OBJECTIVE. Pick out every line in the items below that contains the word "tree" and copy each of those lines.

GIVEN ENTRIES.
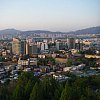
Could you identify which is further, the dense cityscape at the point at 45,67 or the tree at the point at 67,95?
the dense cityscape at the point at 45,67

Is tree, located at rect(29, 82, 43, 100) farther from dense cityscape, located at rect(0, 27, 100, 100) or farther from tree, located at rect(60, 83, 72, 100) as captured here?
tree, located at rect(60, 83, 72, 100)

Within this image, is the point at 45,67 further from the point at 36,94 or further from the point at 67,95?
the point at 67,95

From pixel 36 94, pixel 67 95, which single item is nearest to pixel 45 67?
pixel 36 94

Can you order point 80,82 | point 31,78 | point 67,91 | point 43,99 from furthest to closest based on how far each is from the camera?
point 80,82 → point 31,78 → point 43,99 → point 67,91

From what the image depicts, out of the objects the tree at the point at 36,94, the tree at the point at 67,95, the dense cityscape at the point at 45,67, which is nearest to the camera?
the tree at the point at 67,95

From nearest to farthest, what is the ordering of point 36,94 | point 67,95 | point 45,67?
point 67,95, point 36,94, point 45,67

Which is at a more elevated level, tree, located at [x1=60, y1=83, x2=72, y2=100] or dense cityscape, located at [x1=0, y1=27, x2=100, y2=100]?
tree, located at [x1=60, y1=83, x2=72, y2=100]

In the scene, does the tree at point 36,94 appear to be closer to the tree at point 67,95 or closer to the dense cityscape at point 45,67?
the dense cityscape at point 45,67

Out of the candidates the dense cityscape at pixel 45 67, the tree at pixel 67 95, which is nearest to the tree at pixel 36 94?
the dense cityscape at pixel 45 67

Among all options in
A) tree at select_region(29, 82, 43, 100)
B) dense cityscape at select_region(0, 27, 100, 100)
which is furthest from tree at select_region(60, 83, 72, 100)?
tree at select_region(29, 82, 43, 100)

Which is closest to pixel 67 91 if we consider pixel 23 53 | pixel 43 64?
pixel 43 64

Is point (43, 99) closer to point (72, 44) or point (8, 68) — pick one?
point (8, 68)
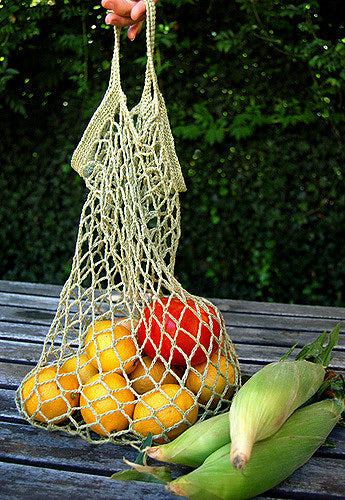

COMPLETED EXERCISE.
Could you identify which is further, the dense cityscape at the point at 45,67 or the tree at the point at 67,95?
Is tree, located at rect(29, 82, 43, 100) farther from dense cityscape, located at rect(0, 27, 100, 100) or farther from tree, located at rect(60, 83, 72, 100) as captured here?
tree, located at rect(60, 83, 72, 100)
From what the image depicts, out of the objects the tree at the point at 36,94, the tree at the point at 67,95, the dense cityscape at the point at 45,67, which is nearest to the camera?
the tree at the point at 67,95
Which is at a more elevated level, tree, located at [x1=60, y1=83, x2=72, y2=100] or dense cityscape, located at [x1=0, y1=27, x2=100, y2=100]?
tree, located at [x1=60, y1=83, x2=72, y2=100]
In the scene, does the tree at point 36,94 appear to be closer to the tree at point 67,95 or closer to the dense cityscape at point 45,67?
Out of the candidates the dense cityscape at pixel 45 67, the tree at pixel 67 95, which is nearest to the tree at pixel 36 94?
A) tree at select_region(29, 82, 43, 100)
which is furthest from tree at select_region(60, 83, 72, 100)?
tree at select_region(29, 82, 43, 100)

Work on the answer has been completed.